Insights and Challenges from On-Site Operations

On the operational side, we encountered some expected (?) issues like speaker PC connections and poster replacement tasks. However, with the cooperation of the local secretariat staff, we managed to handle them. While recruiting many poster presenters was a successful strategy for energizing the workshop, it ultimately required multiple poster replacements, making coordination challenging. We even had to ask presenters to replace their posters themselves. This experience taught us that poster rearrangements should ideally be consolidated to occur only once during lunch.

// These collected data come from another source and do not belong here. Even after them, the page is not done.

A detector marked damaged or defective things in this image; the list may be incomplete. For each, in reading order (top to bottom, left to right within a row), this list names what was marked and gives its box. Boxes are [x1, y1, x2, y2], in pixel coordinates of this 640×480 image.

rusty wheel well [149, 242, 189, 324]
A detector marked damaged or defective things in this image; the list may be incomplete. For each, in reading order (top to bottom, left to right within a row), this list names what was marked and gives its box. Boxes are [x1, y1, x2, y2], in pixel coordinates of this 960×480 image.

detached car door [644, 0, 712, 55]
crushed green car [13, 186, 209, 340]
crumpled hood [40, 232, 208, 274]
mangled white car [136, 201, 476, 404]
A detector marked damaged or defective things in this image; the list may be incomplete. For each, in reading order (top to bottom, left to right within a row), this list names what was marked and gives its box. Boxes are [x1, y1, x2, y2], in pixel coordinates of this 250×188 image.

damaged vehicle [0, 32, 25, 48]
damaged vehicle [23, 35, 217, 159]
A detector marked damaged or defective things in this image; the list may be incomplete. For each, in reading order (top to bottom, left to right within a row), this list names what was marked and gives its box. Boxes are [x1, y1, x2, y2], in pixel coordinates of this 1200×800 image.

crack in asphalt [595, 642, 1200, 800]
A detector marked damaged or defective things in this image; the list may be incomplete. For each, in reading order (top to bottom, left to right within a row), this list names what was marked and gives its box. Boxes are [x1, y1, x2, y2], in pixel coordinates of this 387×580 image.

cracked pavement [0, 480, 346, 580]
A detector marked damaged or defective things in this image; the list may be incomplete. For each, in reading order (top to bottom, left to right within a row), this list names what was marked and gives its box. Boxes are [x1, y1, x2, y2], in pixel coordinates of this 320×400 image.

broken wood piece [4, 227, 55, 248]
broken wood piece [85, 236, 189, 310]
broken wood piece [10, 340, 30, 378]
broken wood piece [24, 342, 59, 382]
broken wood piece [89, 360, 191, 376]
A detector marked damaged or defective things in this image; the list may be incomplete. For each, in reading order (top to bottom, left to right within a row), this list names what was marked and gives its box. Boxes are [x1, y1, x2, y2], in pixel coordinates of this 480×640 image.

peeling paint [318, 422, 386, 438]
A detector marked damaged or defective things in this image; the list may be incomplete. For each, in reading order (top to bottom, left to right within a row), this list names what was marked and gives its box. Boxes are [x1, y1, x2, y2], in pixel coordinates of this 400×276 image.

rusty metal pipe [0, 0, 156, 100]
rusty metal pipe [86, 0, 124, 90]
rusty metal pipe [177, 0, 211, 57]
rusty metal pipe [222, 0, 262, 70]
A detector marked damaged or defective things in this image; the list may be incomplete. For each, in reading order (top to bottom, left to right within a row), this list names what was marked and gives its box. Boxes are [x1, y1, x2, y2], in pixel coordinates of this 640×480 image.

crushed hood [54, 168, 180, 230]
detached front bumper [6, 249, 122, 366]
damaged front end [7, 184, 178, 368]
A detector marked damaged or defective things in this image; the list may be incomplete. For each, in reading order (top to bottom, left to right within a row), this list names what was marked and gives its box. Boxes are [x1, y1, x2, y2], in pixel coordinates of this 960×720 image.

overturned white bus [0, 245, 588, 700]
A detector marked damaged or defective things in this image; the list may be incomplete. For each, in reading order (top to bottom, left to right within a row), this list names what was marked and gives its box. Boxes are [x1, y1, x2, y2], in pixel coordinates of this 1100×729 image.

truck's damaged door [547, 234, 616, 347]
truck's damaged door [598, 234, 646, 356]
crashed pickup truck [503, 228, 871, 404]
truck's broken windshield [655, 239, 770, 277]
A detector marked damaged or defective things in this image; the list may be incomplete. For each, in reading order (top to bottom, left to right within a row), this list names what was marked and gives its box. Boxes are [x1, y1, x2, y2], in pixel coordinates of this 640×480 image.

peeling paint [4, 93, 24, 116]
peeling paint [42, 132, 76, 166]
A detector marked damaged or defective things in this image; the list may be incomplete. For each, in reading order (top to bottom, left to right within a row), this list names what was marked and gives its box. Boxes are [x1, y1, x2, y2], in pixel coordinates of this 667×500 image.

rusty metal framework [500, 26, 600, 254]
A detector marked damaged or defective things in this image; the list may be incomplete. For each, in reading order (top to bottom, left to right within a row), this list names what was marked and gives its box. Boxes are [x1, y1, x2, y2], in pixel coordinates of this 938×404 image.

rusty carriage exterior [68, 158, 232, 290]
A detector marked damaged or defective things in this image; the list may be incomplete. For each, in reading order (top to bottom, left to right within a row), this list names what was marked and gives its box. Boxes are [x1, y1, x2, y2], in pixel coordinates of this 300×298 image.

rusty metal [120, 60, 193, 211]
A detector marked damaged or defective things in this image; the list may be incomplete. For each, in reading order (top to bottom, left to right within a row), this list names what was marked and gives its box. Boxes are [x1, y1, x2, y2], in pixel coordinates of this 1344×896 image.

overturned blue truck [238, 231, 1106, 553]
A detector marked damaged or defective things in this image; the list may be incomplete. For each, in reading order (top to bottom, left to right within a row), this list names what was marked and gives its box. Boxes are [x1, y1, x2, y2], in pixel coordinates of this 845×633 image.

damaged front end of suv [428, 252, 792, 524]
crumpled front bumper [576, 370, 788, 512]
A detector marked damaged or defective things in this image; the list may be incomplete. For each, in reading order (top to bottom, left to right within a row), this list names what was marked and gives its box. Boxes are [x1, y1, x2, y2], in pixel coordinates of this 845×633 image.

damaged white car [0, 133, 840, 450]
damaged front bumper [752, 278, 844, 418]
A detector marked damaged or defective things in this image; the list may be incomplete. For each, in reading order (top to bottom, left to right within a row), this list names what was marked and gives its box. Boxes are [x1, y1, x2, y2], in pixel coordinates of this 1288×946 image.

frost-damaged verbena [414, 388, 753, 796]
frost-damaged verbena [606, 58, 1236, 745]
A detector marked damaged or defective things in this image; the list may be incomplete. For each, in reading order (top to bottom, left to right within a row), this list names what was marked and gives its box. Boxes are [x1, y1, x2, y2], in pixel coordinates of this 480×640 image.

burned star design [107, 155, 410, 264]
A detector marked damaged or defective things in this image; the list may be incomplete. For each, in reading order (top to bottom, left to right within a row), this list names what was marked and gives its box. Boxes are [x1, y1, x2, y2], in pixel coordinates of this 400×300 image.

Summary and Future Outlook

This workshop achieved a large number of participants, lively discussions, and significant impact through meticulous planning that maximized the use of the web and personal networks. We are confident this greatly contributed to invigorating discussions in the field of Agentic AI. Post-event impact included an interview with IEEE Spectrum, which featured the workshop content in an article. Furthermore, Dr. Asim from IBM, an invited speaker and influencer with over 17,000 followers, commented on his LinkedIn post:

What stood out most was the audience engagement — it’s rare to see a workshop hall full throughout the entire day, with sustained discussion and sharp questions. That level of participation says a lot about both the topic and the quality of the program. The organizers truly deserve credit for this.

His post received approximately twice the usual number of responses, totaling 100, indicating strong external recognition. This was a great encouragement for us organizers.

Going forward, we plan to actively pursue further collaborative research and business development by leveraging the valuable connections gained through this workshop. The field of Agentic AI is in particularly high demand among corporate researchers, and there is strong anticipation for the next workshop. Fujitsu will continue to lead research in this field in collaboration with partners such as CMU and Keio University, contributing to solving societal challenges and creating new values. Building on this success, we will strive to realize even more compelling workshops and continue contributing to the research community. We extend our heartfelt gratitude to all participants and collaborators who made this workshop possible.